## SHORT PROBLEM
Go through the listing and write out all of it exactly.

(Records from a collection)
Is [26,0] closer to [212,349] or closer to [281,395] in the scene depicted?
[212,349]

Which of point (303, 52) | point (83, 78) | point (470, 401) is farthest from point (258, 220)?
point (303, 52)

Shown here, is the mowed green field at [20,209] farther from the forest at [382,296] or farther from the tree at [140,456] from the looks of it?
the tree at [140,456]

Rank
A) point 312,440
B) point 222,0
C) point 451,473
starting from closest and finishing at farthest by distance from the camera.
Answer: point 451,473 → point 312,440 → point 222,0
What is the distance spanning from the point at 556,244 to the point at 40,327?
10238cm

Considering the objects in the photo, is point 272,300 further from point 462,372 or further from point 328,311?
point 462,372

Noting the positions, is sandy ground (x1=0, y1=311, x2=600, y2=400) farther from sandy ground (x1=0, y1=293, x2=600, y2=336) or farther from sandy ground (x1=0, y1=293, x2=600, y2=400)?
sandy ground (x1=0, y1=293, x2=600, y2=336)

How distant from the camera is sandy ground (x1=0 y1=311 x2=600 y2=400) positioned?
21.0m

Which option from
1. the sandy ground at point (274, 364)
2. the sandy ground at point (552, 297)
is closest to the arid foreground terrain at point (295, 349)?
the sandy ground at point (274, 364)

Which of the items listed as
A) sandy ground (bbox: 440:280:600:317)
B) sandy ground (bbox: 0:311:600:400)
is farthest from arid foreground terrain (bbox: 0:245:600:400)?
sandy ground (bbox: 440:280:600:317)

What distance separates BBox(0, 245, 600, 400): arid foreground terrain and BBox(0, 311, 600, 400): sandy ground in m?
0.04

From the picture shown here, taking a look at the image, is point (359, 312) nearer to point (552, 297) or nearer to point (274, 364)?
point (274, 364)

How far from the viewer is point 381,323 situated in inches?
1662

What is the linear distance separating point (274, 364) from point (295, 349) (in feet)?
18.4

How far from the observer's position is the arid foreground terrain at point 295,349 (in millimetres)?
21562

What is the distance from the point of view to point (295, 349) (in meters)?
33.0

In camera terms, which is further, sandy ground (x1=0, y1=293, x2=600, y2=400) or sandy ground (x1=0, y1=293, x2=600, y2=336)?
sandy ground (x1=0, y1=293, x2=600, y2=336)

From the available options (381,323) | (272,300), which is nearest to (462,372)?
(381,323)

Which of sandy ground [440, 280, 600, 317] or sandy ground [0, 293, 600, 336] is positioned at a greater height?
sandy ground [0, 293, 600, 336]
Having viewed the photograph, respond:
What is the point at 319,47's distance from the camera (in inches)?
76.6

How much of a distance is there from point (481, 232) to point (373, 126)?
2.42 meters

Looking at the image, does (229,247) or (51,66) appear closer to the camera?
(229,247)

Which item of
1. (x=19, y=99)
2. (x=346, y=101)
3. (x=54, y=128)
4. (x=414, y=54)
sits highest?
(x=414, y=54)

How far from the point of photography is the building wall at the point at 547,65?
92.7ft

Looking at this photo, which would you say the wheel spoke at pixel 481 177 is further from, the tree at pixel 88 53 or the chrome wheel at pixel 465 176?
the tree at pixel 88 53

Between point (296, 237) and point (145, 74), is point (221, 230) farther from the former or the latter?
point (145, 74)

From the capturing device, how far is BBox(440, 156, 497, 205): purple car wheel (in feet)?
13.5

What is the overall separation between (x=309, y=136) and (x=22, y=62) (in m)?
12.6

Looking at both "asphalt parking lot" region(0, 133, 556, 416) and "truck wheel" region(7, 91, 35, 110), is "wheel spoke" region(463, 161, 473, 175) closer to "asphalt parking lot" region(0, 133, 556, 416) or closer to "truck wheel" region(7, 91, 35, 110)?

## CORRECT RESPONSE
Is [26,0] closer to [212,349] or closer to [281,395] in the scene depicted?
[212,349]

Which of point (303, 52) | point (83, 78) | point (470, 401) is farthest from point (258, 220)?
point (303, 52)

Shown here, is the mowed green field at [20,209] farther from the forest at [382,296] or farther from the tree at [140,456] from the looks of it?
the tree at [140,456]

Rank
A) point 312,440
B) point 222,0
C) point 451,473
starting from closest and finishing at farthest by distance from the camera.
Answer: point 451,473 → point 312,440 → point 222,0
What is the distance spanning from the point at 556,244 to the point at 40,327?
10238cm

Considering the objects in the photo, is point 272,300 further from point 462,372 or further from point 328,311?
point 462,372

Noting the positions, is sandy ground (x1=0, y1=311, x2=600, y2=400) farther from sandy ground (x1=0, y1=293, x2=600, y2=336) or farther from sandy ground (x1=0, y1=293, x2=600, y2=400)?
sandy ground (x1=0, y1=293, x2=600, y2=336)

How distant from the camera is sandy ground (x1=0 y1=311 x2=600 y2=400) positioned?
21.0m

Which option from
1. the sandy ground at point (274, 364)
2. the sandy ground at point (552, 297)
is closest to the arid foreground terrain at point (295, 349)?
the sandy ground at point (274, 364)

Which of the items listed as
A) sandy ground (bbox: 440:280:600:317)
B) sandy ground (bbox: 0:311:600:400)
is farthest from arid foreground terrain (bbox: 0:245:600:400)?
sandy ground (bbox: 440:280:600:317)

What distance separates BBox(0, 245, 600, 400): arid foreground terrain and BBox(0, 311, 600, 400): sandy ground in m?
0.04

From the picture shown here, taking a look at the image, is point (359, 312) nearer to point (552, 297) or nearer to point (274, 364)?
point (274, 364)

How far from the viewer is point 381,323 situated in inches?
1662

What is the linear distance separating point (274, 364) from point (295, 349) (in feet)?
18.4

How far from the observer's position is the arid foreground terrain at point 295,349 (in millimetres)?
21562

What is the distance from the point of view to point (295, 349) (in meters)?
33.0

In camera terms, which is further, sandy ground (x1=0, y1=293, x2=600, y2=400) or sandy ground (x1=0, y1=293, x2=600, y2=336)?
sandy ground (x1=0, y1=293, x2=600, y2=336)

From the available options (381,323) | (272,300), which is nearest to (462,372)?
(381,323)

Which of sandy ground [440, 280, 600, 317] or sandy ground [0, 293, 600, 336] is positioned at a greater height?
sandy ground [0, 293, 600, 336]
Having viewed the photograph, respond:
What is the point at 319,47's distance from the camera (in inches)?
76.6

How much of a distance is there from point (481, 232) to point (373, 126)?
2.42 meters

Looking at the image, does (229,247) or (51,66) appear closer to the camera?
(229,247)

Which item of
1. (x=19, y=99)
2. (x=346, y=101)
3. (x=54, y=128)
4. (x=414, y=54)
sits highest?
(x=414, y=54)

How far from the point of photography is the building wall at the point at 547,65?
92.7ft

Looking at this photo, which would you say the wheel spoke at pixel 481 177 is further from, the tree at pixel 88 53 or the chrome wheel at pixel 465 176?
the tree at pixel 88 53

Between point (296, 237) and point (145, 74), is point (221, 230) farther from the former or the latter?
point (145, 74)

From the capturing device, how far is BBox(440, 156, 497, 205): purple car wheel (in feet)?
13.5

What is the overall separation between (x=309, y=136) and (x=22, y=62) (in m)?
12.6

Looking at both "asphalt parking lot" region(0, 133, 556, 416) and "truck wheel" region(7, 91, 35, 110), is "wheel spoke" region(463, 161, 473, 175) closer to "asphalt parking lot" region(0, 133, 556, 416) or closer to "truck wheel" region(7, 91, 35, 110)?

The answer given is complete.